The mathematical language of stochastic analysis, while extremely elegant and powerful, is very complex and labour-intensive: it requires a lot of hard work by extremely skilled practitioners to derive intuitively obvious results, let alone something highly nontrivial. Stochastic analysis is so complex that people naturally gravitate towards overly Platonic, overly parsimonious models (with very few parameters), which don’t adequately reflect reality.
In many applications, estimation theory, which tells us how well or poorly we know the estimated parameters, was neglected. Moreover, the focus of classical statistical theory was on optimising results in-sample, rather than out-of-sample.
Parallel programming is highly nontrivial, let alone the low-latency, high-throughput parallel programming needed for many real-time cybernetic systems. Message-driven processing, event-driven architectures (EDA), let alone reactive programming, were unheard of in Wiener’s times – there were simply no suitable software engineering paradigms to realise large-scale cybernetic systems. In particular, there was no straightforward way to represent a system with anything but the most trivial feedback loops in software.
A trading strategy – represented as a directed acyclic graph (DAG) – contains numerous such feedback loops, as do the graphs representing most metabolic pathways.
Neocybernetics would be attained by turning cybernetics into a technology through realising it as user-friendly processes, algorithms, software libraries and end-user products. We would need to harness the computing power offered by modern high-performance computing (HPC)technology, including cloud computing and potentially, going forward, quantum computing. We could complement stochastic analysis with the simpler mathematical language of deep learning and deep reinforcement learning, which rely on simpler probabilistic ideas to express uncertainty. We can use novel software engineering methodologies, such as the modified Functional Reactive Programming (FRP) incorporating transactions and making a clear expression of feedbacks possible.
While FRP was unavailable in Wiener’s time, he understood the importance of message-driven systems. In The Human Use of Human Beings (thank you, Michael Sarni, for giving me a copy of this book!), he wrote: “Messages are themselves a form of pattern and organization. Indeed, it is possible to treat sets of messages as having an entropy like sets of states of the external world. Just as entropy is a measure of disorganization, the information carried by a set of messages is a message of organization. In fact, it is possible to interpret the information carried by a message as essentially the negative of its entropy, and the negative logarithm of its probability. That is, the more probable the message, the less information it gives. Clichés, for example, are less illuminating than great poems.”
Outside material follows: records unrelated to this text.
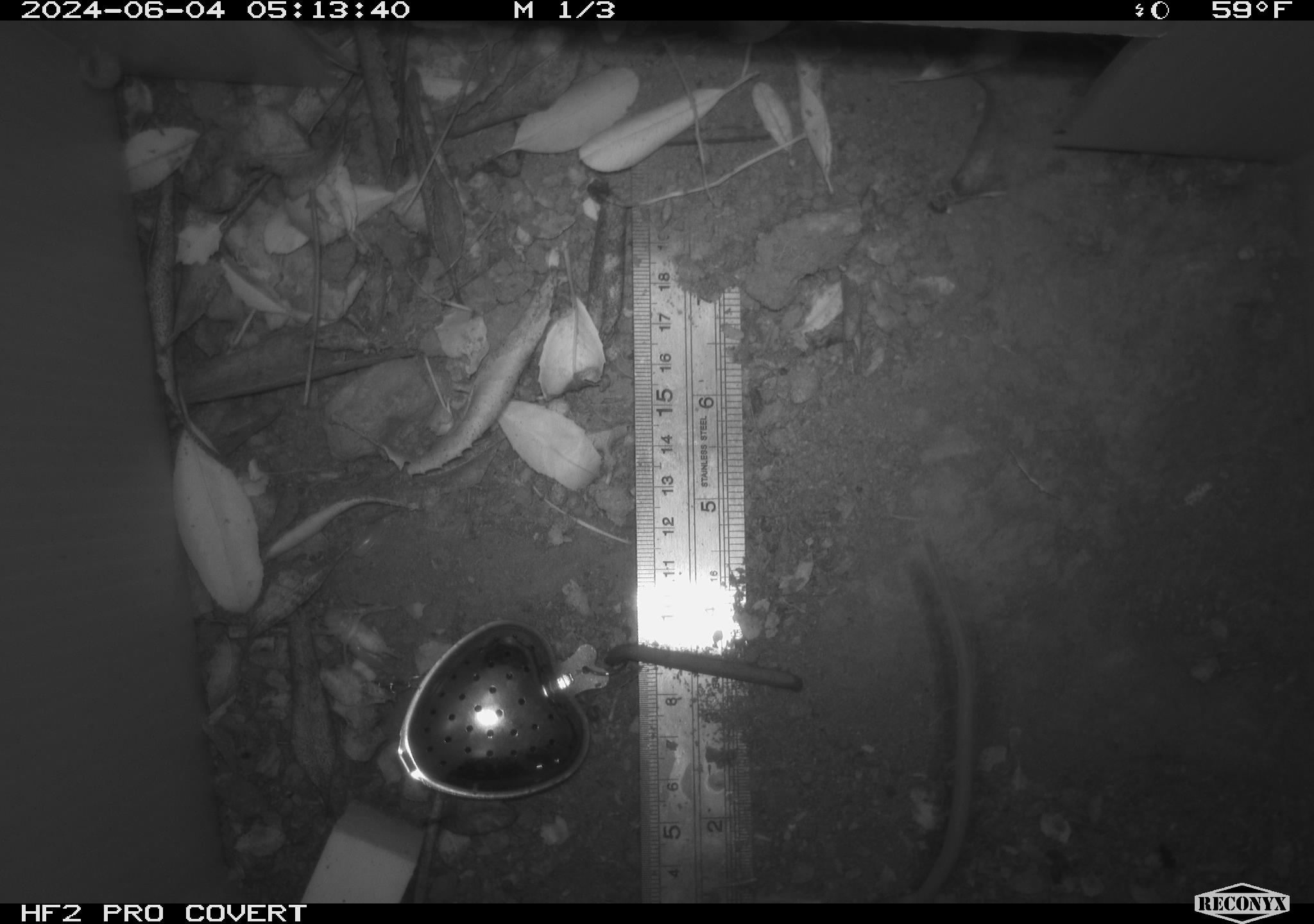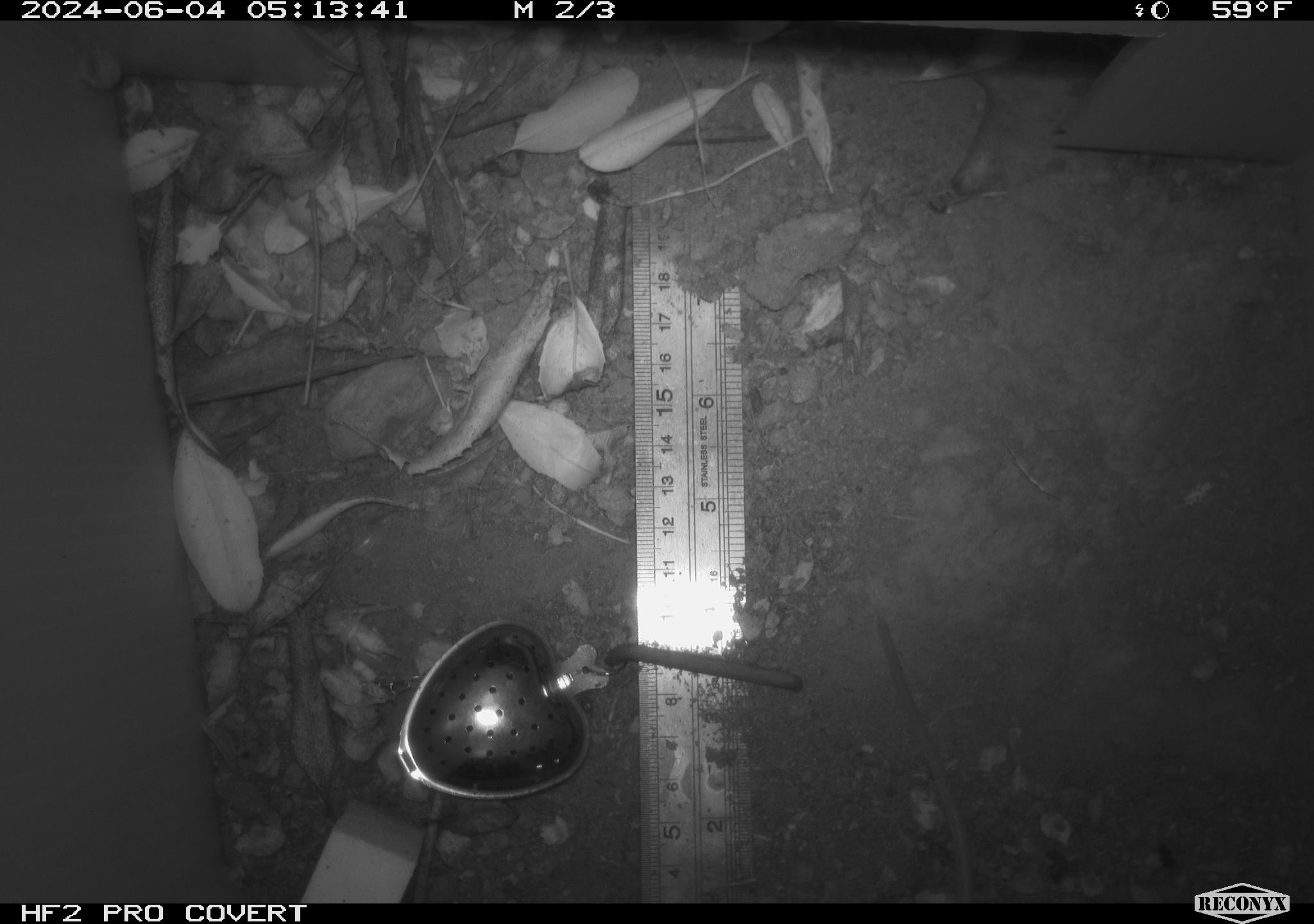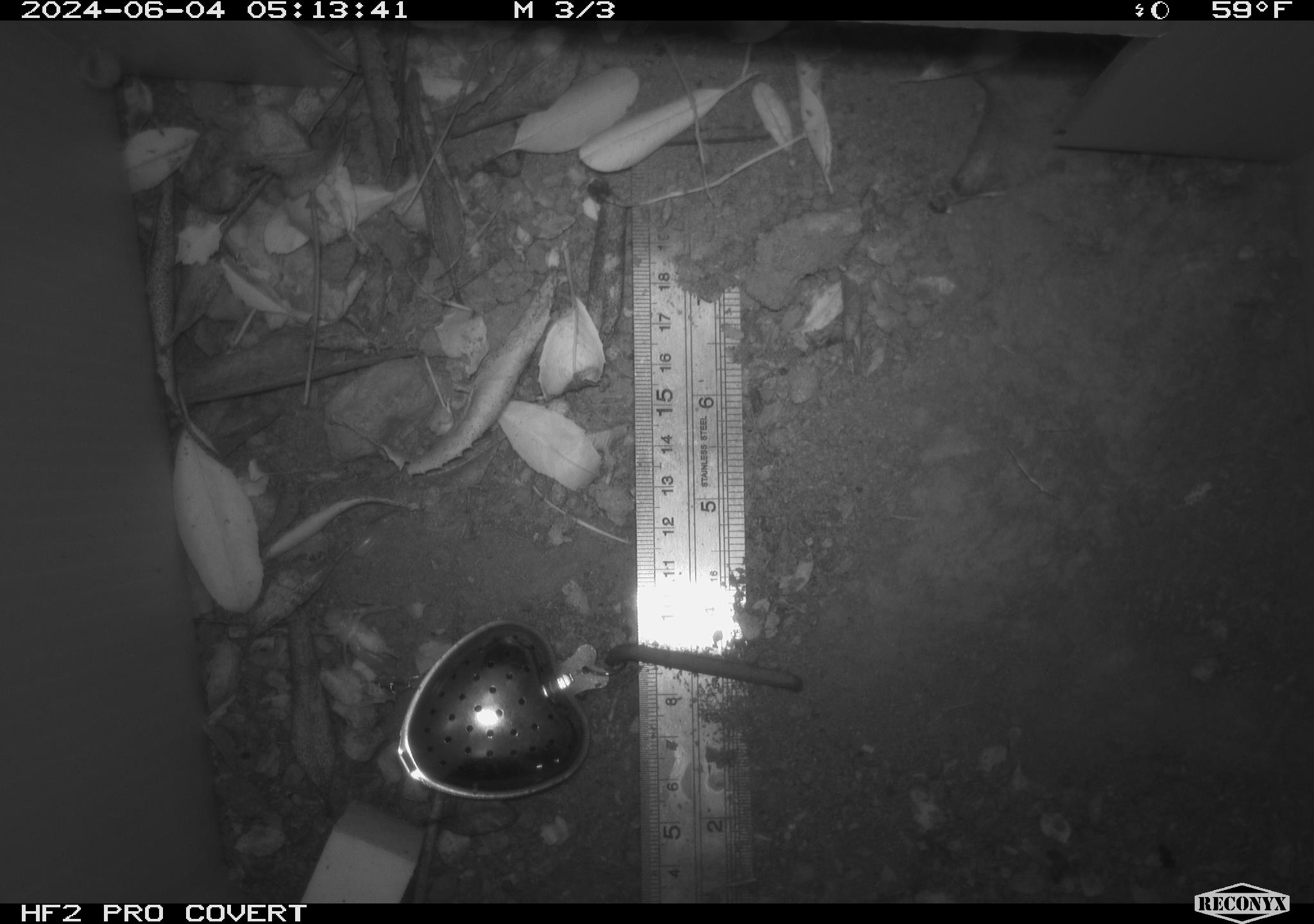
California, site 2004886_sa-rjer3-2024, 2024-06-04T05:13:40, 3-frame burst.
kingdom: Animalia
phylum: Chordata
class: Mammalia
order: Rodentia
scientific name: Rodentia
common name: mouse species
Mouse species (Rodentia).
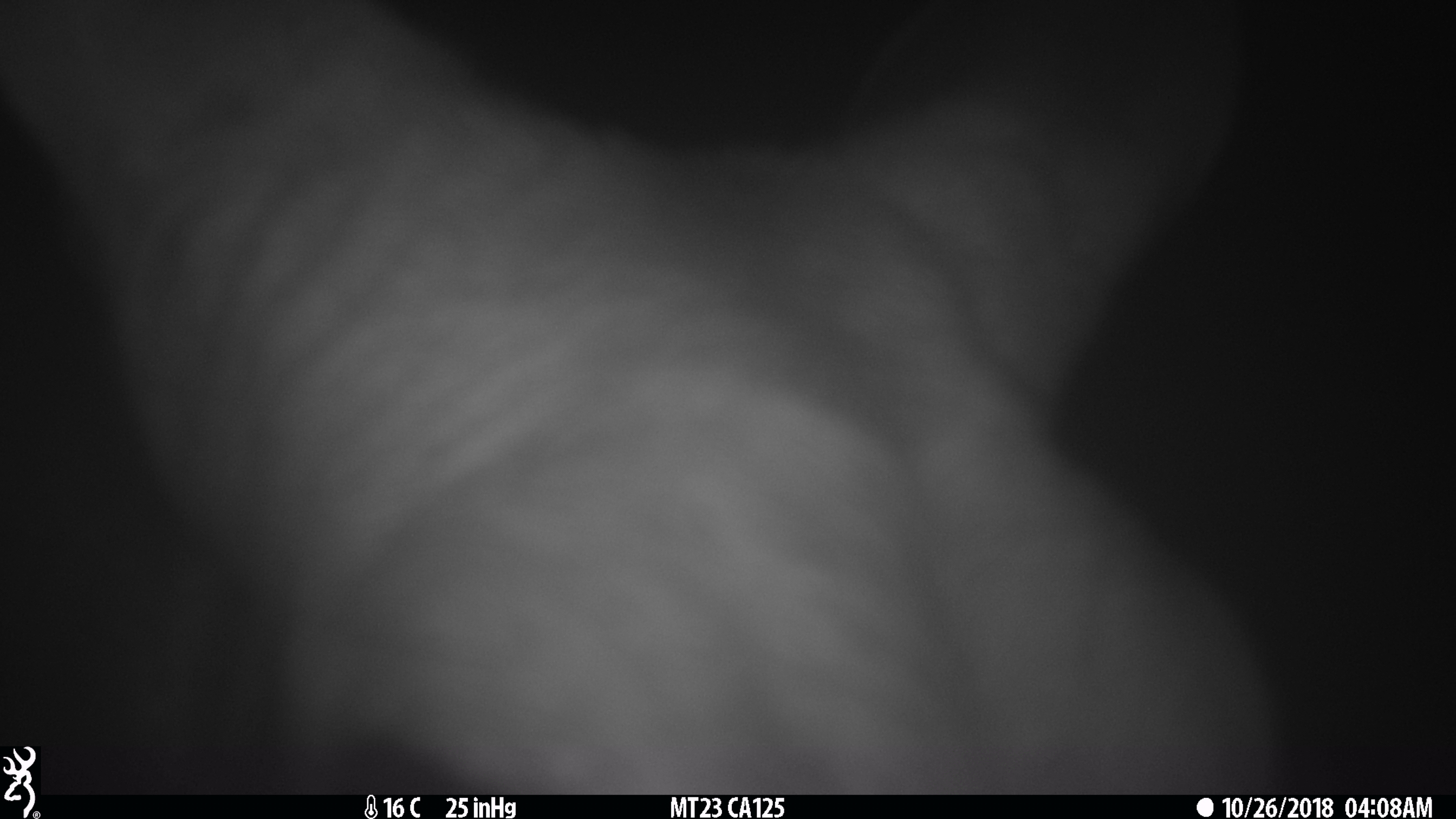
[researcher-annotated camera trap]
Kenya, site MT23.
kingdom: Animalia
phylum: Chordata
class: Mammalia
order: Artiodactyla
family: Bovidae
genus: Tragelaphus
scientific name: Tragelaphus scriptus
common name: bushbuck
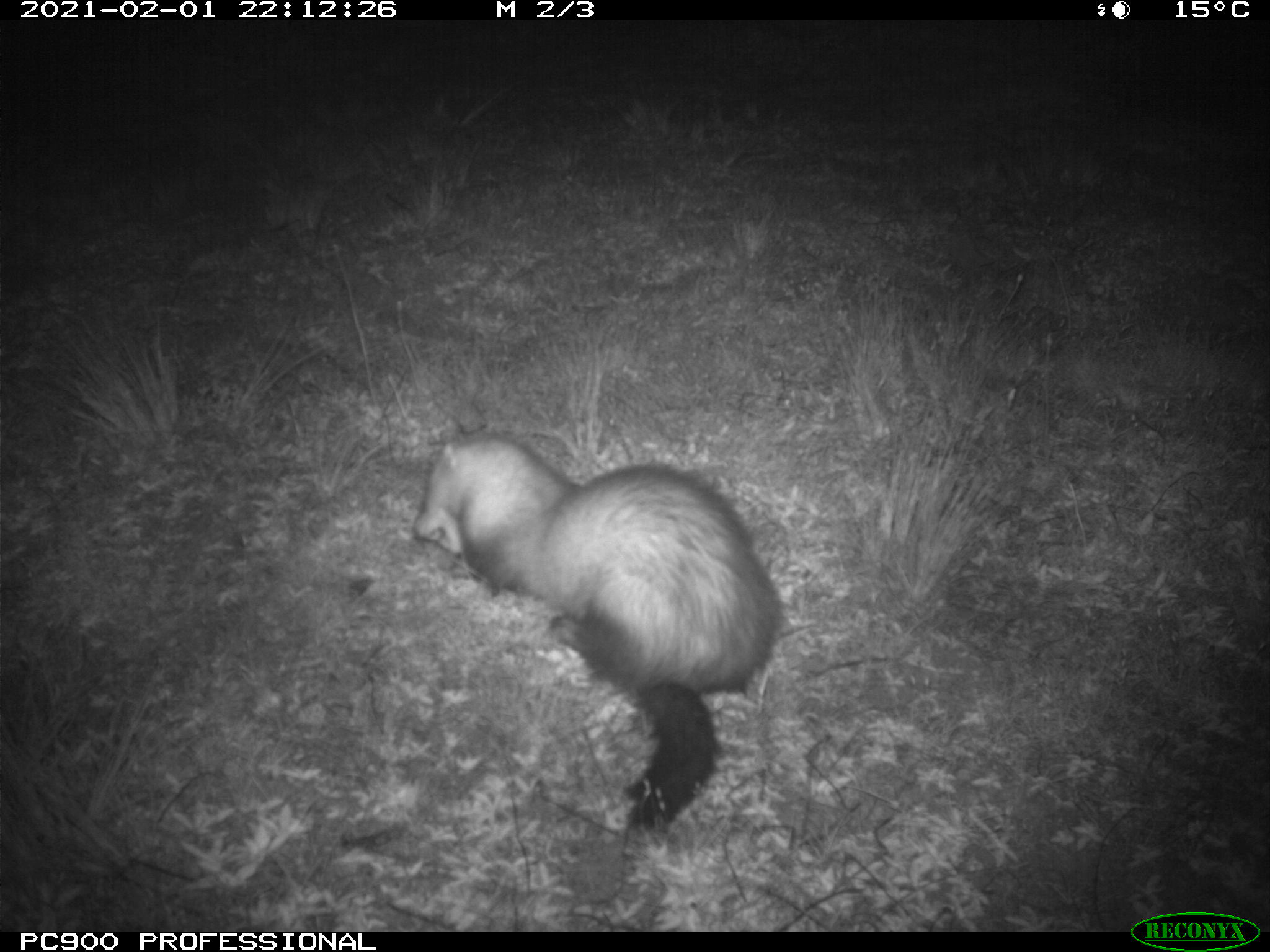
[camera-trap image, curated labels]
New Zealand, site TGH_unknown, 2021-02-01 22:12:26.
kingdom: Animalia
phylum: Chordata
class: Mammalia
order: Carnivora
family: Mustelidae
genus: Mustela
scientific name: Mustela furo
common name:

We now have the new mathematics that makes neocybernetics accessible; programming languages, such as Python, that simplify the process of data science; numerous libraries for dealing with time series data, such as NumPy, SciPy, Scikit-Learn, Matplotlib, and Pandas; FRP libraries, such as ReactiveX and Sodium; special-purpose databases, such as kdb+/q, suitable for capturing, storing and processing vast amounts of data in real-time; and, using TensorFlow and Keras, more or less any data scientist can calibrate a fairly sophisticated neural net.
Kolmogorov and Wiener both recognised that cybernetics would lead to a different view of human beings and a different appreciation of human life – a new anthropology. Something that Master Yoda summarised as “Luminous beings are we, not this crude matter”. Wiener stated, in The Human Use of Human Beings, that the goal of cybernetics is the age-old struggle of humanity against entropy: “In control and communication we are always fighting nature’s tendency to degrade the organized and to destroy the meaningful; the tendency, as Gibbs has shown us, for entropy to increase.” It turns out that alpha-generating traders are best positioned to help out in this quest.